Text section:

▬▬▬▬▬▬▬▬▬▬

In Vancouver, the policy came first and the data catalogue came second. In Edmonton we’re doing the reverse. We end up with the same result though: by the spring we’ll have a data catalogue in use by developers, and an official policy and strategy for open data in the future. This is fantastic news for all Edmontonians!

Congratulations & Thanks

Congrats and thanks to: Chris Moore for providing the leadership necessary at the City of Edmonton for all of this to become a reality; James Rugge-Price and Devin Serink, for organizing the workshop in November, for doing most of the behind-the-scenes work, and for always keeping the discussion alive and interesting; Jacob Modayil, Stephen Gordon, Jason Darrah, and Gordon Martin for supporting this initiative from the beginning, and for bringing valuable experience and leadership to the table; Don Iveson, for recognizing the positive role that open data will play in building a better a Edmonton; all of the members of the community who have contributed ideas and helped to spread the word about open data; all of the other City of Edmonton employees who have supported open data in Edmonton. And finally, thanks to Vancouver, Toronto, and everyone else who came before us for leading the charge.

Enough reading – go build something amazing!

Recap: City of Edmonton Open Data Workshop

On Saturday afternoon about 45 people met at City Hall to discuss open data in a workshop hosted by the City of Edmonton’s IT department (you can read the Edmonton Journal’s coverage here). I think we made great progress, and I’m happy that so many people gave up their Saturday afternoon to come out and help!

Open Data Workshop
Photo Credit: Ryan Jackson, Edmonton Journal

Our emcee for the day was Jas Darrah, and he did a great job of keeping us on track. We started with an introduction to open data, delivered by me. My job was to just make sure everyone was on the same page, and to hopefully start a little excitement by sharing what other cities have done. Here are the slides I presented:

Stephen Gordon spoke next, adding some context and background on the City of Edmonton’s perspective. It was great to have him available throughout the day to answer questions. After that, Gordon Martin took over to facilitate a session on defining our guiding principles for open data. We broke into three groups to brainstorm, and I was surprised that each group came up with different principles. Here’s the tag cloud that Devin created based on the results of our work:

That took us to lunch, which was catered by Three Bananas. After the break, we reconvened to talk about the City of Edmonton’s approach, and about a potential data catalogue. Devin Serink led the discussion, which at times got very intense! People have strong feelings about how a catalogue for data should work. I’m not sure we came to a decision, but I think the general feedback was that both a data catalogue and an app catalogue are necessary, but that the City of Edmonton doesn’t necessarily need to create and host both.

Throughout the day we had flip chart sheets on the wall to capture opportunities, desired data sets, and anything else we didn’t have time to discuss. I think all of those, including the principles that each group came up with, will be typed up and shared sometime soon. Devin documented some of the day’s work on Prezi.

Open Data WorkshopOpen Data Workshop

It was great to have a focused discussion on open data at the City of Edmonton, but there’s still a lot to be done! There were a number of times during the day that we could have broken off into another sub-discussion, so there’s probably still a lot more input the City could gather. The report back to Council still needs to be written and presented. And of course, we need to start releasing some data sets. Still, I’m grateful that we have a supportive Councillor (and potentially more than one) and an engaged and open City Administration to make it happen.

Thanks to the City of Edmonton IT department for hosting the workshop, and especially to James Rugge-Price, Devin, and Jacob Modayil for making it happen! I’m really looking forward to the next steps.

▬▬▬▬▬▬▬▬▬▬

Material provided:

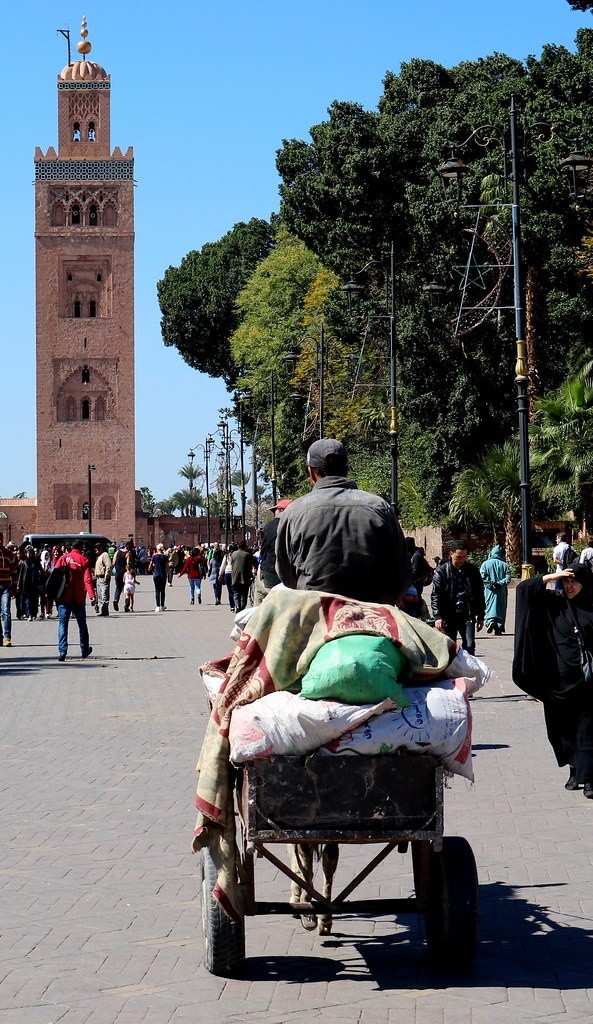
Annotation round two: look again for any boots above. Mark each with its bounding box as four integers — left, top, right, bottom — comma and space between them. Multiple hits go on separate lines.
98, 602, 109, 617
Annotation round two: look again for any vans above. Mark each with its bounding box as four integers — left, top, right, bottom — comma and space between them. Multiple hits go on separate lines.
22, 532, 116, 572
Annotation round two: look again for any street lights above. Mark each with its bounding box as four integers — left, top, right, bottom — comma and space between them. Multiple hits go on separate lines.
339, 241, 400, 522
281, 315, 325, 441
187, 369, 279, 547
87, 462, 97, 532
432, 91, 533, 579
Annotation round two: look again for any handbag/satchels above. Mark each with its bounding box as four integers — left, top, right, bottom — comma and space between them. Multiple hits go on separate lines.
46, 553, 68, 602
197, 556, 206, 576
579, 648, 593, 683
562, 544, 578, 569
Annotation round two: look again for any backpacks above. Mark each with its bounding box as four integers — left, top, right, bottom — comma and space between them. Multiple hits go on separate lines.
418, 555, 435, 586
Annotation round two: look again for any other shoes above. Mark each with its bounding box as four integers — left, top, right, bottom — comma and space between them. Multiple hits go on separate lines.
154, 607, 161, 612
494, 630, 502, 635
565, 766, 582, 791
124, 607, 130, 612
582, 782, 593, 799
59, 655, 66, 661
82, 647, 93, 658
486, 621, 495, 633
113, 601, 119, 611
161, 606, 167, 611
5, 637, 12, 647
0, 635, 3, 646
16, 612, 77, 622
190, 594, 246, 614
94, 604, 99, 613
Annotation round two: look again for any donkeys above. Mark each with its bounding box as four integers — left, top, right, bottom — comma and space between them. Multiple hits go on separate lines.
289, 841, 340, 936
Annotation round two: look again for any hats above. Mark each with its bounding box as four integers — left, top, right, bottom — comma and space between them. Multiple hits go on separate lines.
126, 541, 136, 548
269, 499, 292, 514
307, 436, 347, 468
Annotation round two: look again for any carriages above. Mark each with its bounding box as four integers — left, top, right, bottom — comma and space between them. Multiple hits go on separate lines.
199, 751, 480, 973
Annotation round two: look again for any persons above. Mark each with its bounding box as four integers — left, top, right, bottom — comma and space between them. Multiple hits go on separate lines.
252, 499, 293, 608
579, 541, 593, 572
405, 536, 433, 595
512, 564, 593, 798
553, 532, 576, 591
431, 556, 444, 567
432, 540, 486, 656
480, 545, 511, 634
5, 538, 272, 621
55, 542, 96, 661
0, 532, 19, 646
275, 438, 414, 606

▬▬▬▬▬▬▬▬▬▬

Task description:
Reproduce the Edmonton open data text word for word, starting at "That took us" up to and including "and host both.".

Exercise solution:
That took us to lunch, which was catered by Three Bananas. After the break, we reconvened to talk about the City of Edmonton’s approach, and about a potential data catalogue. Devin Serink led the discussion, which at times got very intense! People have strong feelings about how a catalogue for data should work. I’m not sure we came to a decision, but I think the general feedback was that both a data catalogue and an app catalogue are necessary, but that the City of Edmonton doesn’t necessarily need to create and host both.